= Work instructions =
Lay out the rows as a Markdown table with the columns Number and Line, one line of text per table row and blank lines left out. Begin at the line that has "What is the measurable" and stop after the last line of the rows.

= Data for processing =
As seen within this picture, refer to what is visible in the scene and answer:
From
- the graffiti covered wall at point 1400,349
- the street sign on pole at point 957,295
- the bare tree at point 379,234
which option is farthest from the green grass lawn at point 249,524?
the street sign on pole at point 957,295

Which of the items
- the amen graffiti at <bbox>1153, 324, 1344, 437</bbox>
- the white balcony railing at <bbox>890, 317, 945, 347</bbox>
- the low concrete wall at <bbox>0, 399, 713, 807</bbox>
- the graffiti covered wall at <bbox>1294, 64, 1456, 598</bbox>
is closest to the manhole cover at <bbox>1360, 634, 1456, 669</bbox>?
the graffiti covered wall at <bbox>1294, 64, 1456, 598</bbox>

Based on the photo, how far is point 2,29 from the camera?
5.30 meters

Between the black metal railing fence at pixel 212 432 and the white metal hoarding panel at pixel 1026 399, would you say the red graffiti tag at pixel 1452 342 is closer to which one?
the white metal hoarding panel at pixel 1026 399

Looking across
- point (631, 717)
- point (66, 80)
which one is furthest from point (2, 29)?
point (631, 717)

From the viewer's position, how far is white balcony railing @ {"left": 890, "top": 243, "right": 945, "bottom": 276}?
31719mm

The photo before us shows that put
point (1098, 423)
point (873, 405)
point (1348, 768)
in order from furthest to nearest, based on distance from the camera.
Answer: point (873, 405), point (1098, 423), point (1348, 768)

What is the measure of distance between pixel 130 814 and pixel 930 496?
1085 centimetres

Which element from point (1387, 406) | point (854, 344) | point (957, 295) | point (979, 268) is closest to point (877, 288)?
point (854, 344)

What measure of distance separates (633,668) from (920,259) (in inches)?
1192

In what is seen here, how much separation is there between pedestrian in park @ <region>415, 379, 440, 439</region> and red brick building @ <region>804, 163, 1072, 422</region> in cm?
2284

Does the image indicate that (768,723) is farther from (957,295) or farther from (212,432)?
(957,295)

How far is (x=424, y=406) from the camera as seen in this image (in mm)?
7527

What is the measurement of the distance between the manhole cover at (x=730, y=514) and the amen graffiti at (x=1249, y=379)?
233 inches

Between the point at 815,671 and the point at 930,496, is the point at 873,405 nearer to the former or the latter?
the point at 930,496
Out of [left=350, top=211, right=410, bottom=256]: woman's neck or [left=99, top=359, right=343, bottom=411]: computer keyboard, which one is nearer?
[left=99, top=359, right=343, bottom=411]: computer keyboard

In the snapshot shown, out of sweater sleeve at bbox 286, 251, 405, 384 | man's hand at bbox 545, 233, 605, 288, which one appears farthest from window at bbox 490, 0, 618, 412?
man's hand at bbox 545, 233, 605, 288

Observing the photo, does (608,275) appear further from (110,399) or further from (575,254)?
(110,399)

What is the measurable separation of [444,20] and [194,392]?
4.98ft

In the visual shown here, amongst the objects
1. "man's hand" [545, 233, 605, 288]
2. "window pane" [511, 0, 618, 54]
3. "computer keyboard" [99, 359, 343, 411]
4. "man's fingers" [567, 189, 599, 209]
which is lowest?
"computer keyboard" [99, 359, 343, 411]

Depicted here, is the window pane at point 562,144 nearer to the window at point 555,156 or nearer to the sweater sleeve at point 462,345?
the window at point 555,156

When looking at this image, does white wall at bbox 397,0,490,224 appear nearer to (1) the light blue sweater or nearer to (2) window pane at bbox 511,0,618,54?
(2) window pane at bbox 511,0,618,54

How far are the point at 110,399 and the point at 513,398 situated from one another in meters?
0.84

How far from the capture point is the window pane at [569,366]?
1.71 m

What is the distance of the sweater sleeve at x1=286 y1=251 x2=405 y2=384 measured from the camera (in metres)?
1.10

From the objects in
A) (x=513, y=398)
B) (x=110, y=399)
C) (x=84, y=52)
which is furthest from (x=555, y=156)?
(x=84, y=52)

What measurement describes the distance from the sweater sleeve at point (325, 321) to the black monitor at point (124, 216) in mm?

= Expected answer =
| Number | Line |
|---|---|
| 1 | What is the measurable separation of [444,20] and [194,392]? |
| 2 | 4.98ft |
| 3 | In the visual shown here, amongst the objects |
| 4 | 1. "man's hand" [545, 233, 605, 288] |
| 5 | 2. "window pane" [511, 0, 618, 54] |
| 6 | 3. "computer keyboard" [99, 359, 343, 411] |
| 7 | 4. "man's fingers" [567, 189, 599, 209] |
| 8 | which is lowest? |
| 9 | "computer keyboard" [99, 359, 343, 411] |
| 10 | Depicted here, is the window pane at point 562,144 nearer to the window at point 555,156 or nearer to the sweater sleeve at point 462,345? |
| 11 | the window at point 555,156 |
| 12 | When looking at this image, does white wall at bbox 397,0,490,224 appear nearer to (1) the light blue sweater or nearer to (2) window pane at bbox 511,0,618,54? |
| 13 | (2) window pane at bbox 511,0,618,54 |
| 14 | How far are the point at 110,399 and the point at 513,398 situated from one another in meters? |
| 15 | 0.84 |
| 16 | How far from the capture point is the window pane at [569,366]? |
| 17 | 1.71 m |
| 18 | What is the distance of the sweater sleeve at x1=286 y1=251 x2=405 y2=384 measured from the camera (in metres)? |
| 19 | 1.10 |
| 20 | From the objects in |
| 21 | A) (x=513, y=398) |
| 22 | B) (x=110, y=399) |
| 23 | C) (x=84, y=52) |
| 24 | which is furthest from (x=555, y=156)? |
| 25 | (x=84, y=52) |
| 26 | What measurement describes the distance from the sweater sleeve at point (325, 321) to the black monitor at point (124, 216) in mm? |